Este libro está dedicado a todos los que, consciente o inconscientemente, han hecho renacer en mí, en algún momento de sus vidas, el tema zombi.
A mi mamá, que me sacó de casa una noche de tormenta, en ausencia de mi padre, para ver en casa de nuestra vecina La noche de los muertos vivientes.
A Cristina, que aprendió a sufrir a mi lado. ¡Verde!
A mi pequeña Ágata, que me cogía de la mano para cruzar la calle y en las tardes de invierno me decía: «Papiloto, ¿jugamos a los zombis?».
Al editor de Dolmen, Vicente García, por interesarse en lo que de mí pudiera nacer.
Al escritor Juan de Dios Garduño, por creer en mis narraciones como nadie lo ha hecho hasta ahora.
A la escritora Pilar Pedraza, por tener tan buenas palabras hacia la novela.
A mi amigo José Rafael Martínez Pina, por su lectura y corrección.
A mi amiga Mónica jurado Sáenz, por su lectura y opinión.
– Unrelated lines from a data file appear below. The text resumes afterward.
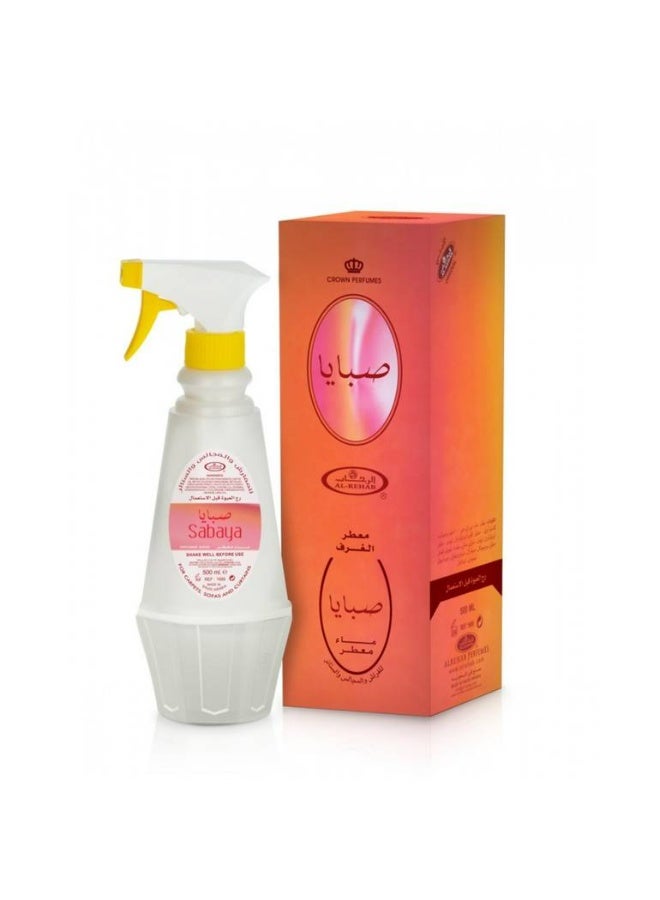 الرحاب معطر الغرف صبايا 500 مل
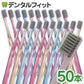歯ブラシ CiプロAg ラウンド毛 Mふつう  50本入り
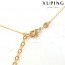 Позолоченная цепочка Xuping 41820 фото | Brulik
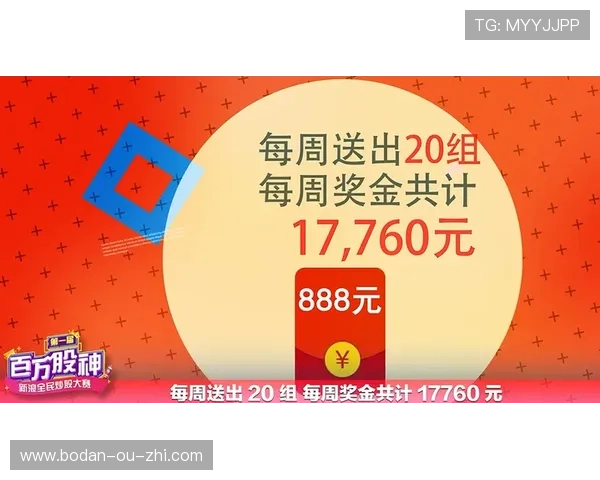 买波胆中奖能赢多少避坑防骗规则技巧揭秘
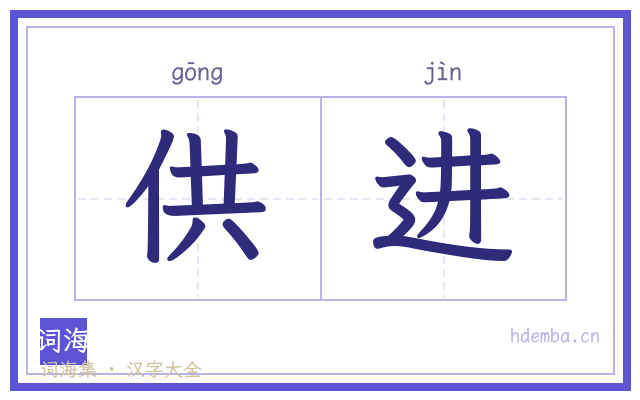 供进的书法字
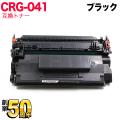 CRG-041(0452C003)の画像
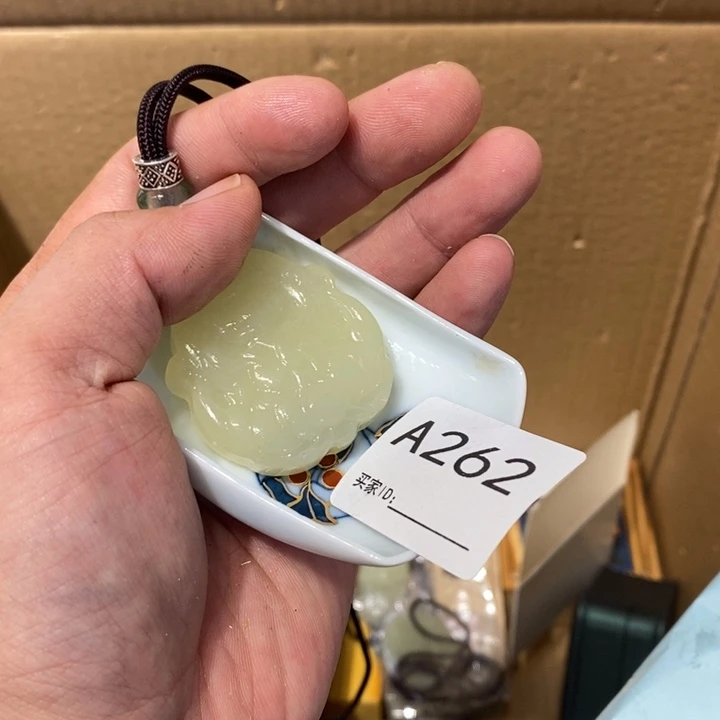 用***3其他262。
Pero como he dicho al principio, a todos los que de una forma u otra, han tocado el tema zombi en mi vida.
Muchas gracias.
Un libro es de por sí un zombi.
Véanlo de esta manera: el libro sobrevive al autor y, cuando se publica, nace, pero ya nunca muere. Ni el fuego puede hacerle a frente, porque los libros han evolucionado y ahora tienen el poder de ser digitales. Aunque no es lo mismo. Ya no huelen. De todas formas siguen siendo zombis. Inmortales. Hasta el fin de los tiempos. Y no se les puede matar porque no tienen cerebro.